● **Exercise brief**: Reproduce the data word for word, starting at the line that contains "With select_region(99, 87, 166, 133): small" and ending with the final line of the data.

● ● ● ●

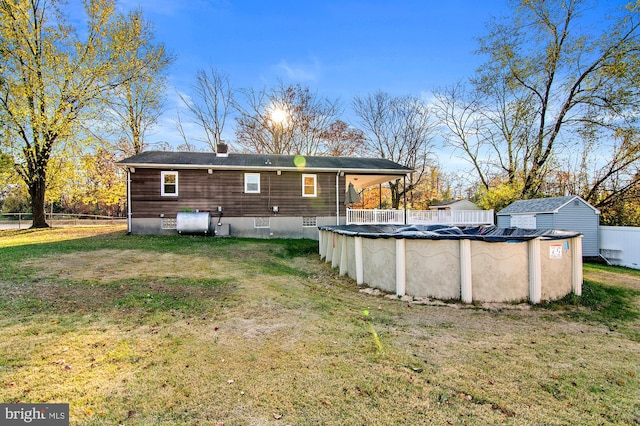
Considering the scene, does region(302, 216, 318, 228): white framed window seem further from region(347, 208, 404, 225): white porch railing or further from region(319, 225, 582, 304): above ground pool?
region(319, 225, 582, 304): above ground pool

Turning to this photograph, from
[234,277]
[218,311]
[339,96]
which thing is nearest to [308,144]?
[339,96]

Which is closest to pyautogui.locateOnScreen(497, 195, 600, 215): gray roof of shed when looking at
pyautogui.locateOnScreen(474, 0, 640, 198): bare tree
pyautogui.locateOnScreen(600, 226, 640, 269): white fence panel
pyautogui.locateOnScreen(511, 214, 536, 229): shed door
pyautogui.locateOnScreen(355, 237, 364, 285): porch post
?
pyautogui.locateOnScreen(511, 214, 536, 229): shed door

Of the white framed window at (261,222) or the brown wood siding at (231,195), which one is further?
the white framed window at (261,222)

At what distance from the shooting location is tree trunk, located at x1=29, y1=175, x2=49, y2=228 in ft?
54.9

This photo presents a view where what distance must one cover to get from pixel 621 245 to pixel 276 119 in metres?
25.2

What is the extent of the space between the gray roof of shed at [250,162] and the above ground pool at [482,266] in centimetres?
1047

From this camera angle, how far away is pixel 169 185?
1517cm

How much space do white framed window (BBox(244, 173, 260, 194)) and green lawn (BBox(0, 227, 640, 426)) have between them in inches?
385

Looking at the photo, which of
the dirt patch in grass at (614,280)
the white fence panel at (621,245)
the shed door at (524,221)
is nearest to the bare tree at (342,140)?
the shed door at (524,221)

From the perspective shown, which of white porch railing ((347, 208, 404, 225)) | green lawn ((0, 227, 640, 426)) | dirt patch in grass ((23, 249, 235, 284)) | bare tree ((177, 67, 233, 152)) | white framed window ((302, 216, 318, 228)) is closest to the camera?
green lawn ((0, 227, 640, 426))

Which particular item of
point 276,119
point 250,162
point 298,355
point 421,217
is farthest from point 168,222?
point 276,119

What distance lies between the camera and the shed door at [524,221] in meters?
15.3

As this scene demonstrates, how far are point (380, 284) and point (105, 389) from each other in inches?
203

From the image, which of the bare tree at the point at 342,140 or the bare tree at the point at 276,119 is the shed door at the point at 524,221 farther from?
the bare tree at the point at 276,119
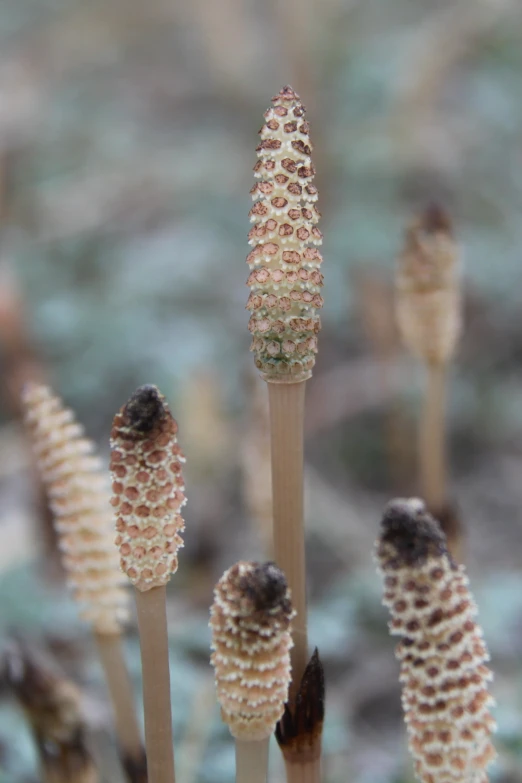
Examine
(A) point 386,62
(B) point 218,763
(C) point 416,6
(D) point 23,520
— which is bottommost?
(B) point 218,763

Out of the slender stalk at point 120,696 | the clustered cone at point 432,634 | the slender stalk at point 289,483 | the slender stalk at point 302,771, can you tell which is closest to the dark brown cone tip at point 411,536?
the clustered cone at point 432,634

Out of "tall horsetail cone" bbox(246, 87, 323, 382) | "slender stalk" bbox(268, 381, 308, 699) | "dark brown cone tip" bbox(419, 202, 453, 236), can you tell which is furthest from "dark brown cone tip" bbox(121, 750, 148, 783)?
"dark brown cone tip" bbox(419, 202, 453, 236)

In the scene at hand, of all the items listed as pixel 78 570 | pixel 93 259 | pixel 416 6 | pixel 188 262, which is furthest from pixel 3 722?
pixel 416 6

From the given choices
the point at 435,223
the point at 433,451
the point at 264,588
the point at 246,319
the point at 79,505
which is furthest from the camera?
the point at 246,319

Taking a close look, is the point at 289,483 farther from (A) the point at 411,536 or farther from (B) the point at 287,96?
(B) the point at 287,96

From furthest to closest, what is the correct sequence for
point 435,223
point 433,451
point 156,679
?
point 433,451
point 435,223
point 156,679

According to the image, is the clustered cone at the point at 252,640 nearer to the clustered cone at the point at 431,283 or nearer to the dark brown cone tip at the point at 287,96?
the dark brown cone tip at the point at 287,96

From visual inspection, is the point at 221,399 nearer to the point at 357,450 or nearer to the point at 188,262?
the point at 357,450

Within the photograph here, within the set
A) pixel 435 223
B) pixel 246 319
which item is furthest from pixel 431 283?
pixel 246 319
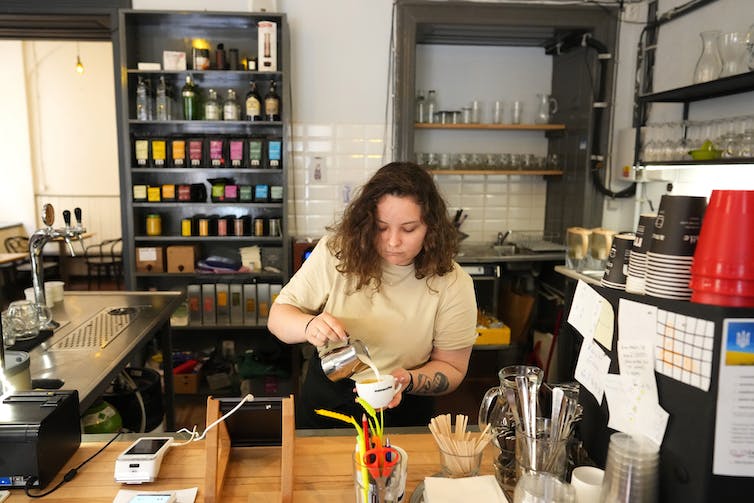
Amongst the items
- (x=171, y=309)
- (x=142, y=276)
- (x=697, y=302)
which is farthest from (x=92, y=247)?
(x=697, y=302)

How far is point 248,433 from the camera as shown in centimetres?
126

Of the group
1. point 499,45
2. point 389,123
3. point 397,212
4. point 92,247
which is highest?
point 499,45

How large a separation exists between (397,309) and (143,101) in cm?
293

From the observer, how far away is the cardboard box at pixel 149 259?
3.96m

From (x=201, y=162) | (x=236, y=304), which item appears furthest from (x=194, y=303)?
(x=201, y=162)

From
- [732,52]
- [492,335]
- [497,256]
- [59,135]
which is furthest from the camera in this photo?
[59,135]

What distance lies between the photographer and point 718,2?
3.31m

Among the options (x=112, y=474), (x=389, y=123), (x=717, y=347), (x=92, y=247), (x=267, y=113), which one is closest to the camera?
(x=717, y=347)

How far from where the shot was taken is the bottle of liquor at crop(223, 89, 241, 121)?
3844 millimetres

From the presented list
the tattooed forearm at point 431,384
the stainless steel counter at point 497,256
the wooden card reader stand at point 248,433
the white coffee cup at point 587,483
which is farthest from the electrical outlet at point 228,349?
the white coffee cup at point 587,483

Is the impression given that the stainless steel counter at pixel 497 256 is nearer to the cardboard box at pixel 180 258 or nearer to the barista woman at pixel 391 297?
the cardboard box at pixel 180 258

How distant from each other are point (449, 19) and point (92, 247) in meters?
5.82

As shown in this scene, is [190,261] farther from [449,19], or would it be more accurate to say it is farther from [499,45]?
[499,45]

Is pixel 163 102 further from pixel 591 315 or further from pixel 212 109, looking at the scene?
pixel 591 315
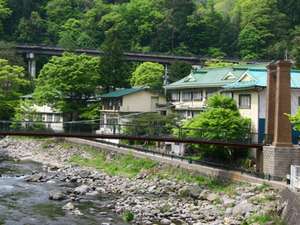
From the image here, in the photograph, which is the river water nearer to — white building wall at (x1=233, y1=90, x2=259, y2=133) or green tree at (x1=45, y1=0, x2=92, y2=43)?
white building wall at (x1=233, y1=90, x2=259, y2=133)

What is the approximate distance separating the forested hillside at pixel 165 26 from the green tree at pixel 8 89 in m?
28.0

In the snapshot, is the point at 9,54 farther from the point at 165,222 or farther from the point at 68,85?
the point at 165,222

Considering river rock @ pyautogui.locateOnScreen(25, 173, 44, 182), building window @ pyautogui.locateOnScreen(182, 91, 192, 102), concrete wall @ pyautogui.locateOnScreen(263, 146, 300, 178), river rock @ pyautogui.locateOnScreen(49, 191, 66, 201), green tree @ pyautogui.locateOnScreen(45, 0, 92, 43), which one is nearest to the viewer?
concrete wall @ pyautogui.locateOnScreen(263, 146, 300, 178)

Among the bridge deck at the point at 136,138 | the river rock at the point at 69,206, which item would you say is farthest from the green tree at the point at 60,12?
the river rock at the point at 69,206

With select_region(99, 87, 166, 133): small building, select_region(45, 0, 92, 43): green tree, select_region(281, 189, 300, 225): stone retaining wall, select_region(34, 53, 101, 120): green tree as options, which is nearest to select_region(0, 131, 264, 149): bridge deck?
select_region(281, 189, 300, 225): stone retaining wall

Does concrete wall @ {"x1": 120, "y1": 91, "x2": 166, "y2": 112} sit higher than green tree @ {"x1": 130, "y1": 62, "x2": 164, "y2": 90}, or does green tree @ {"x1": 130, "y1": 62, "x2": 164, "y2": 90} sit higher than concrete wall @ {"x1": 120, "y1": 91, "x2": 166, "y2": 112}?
green tree @ {"x1": 130, "y1": 62, "x2": 164, "y2": 90}

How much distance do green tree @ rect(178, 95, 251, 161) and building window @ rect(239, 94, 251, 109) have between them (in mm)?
817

● ● ● ●

● **Complete answer**:
With select_region(99, 87, 166, 133): small building, select_region(45, 0, 92, 43): green tree, select_region(281, 189, 300, 225): stone retaining wall, select_region(34, 53, 101, 120): green tree as options, which is nearest to select_region(0, 131, 264, 149): bridge deck?
select_region(281, 189, 300, 225): stone retaining wall

Does concrete wall @ {"x1": 120, "y1": 91, "x2": 166, "y2": 112} sit higher than green tree @ {"x1": 130, "y1": 62, "x2": 164, "y2": 90}, or does green tree @ {"x1": 130, "y1": 62, "x2": 164, "y2": 90} sit higher than concrete wall @ {"x1": 120, "y1": 91, "x2": 166, "y2": 112}?
green tree @ {"x1": 130, "y1": 62, "x2": 164, "y2": 90}

How much distance do green tree @ rect(178, 95, 251, 161) and building window @ rect(239, 94, 251, 109) have between them (in mm)?
817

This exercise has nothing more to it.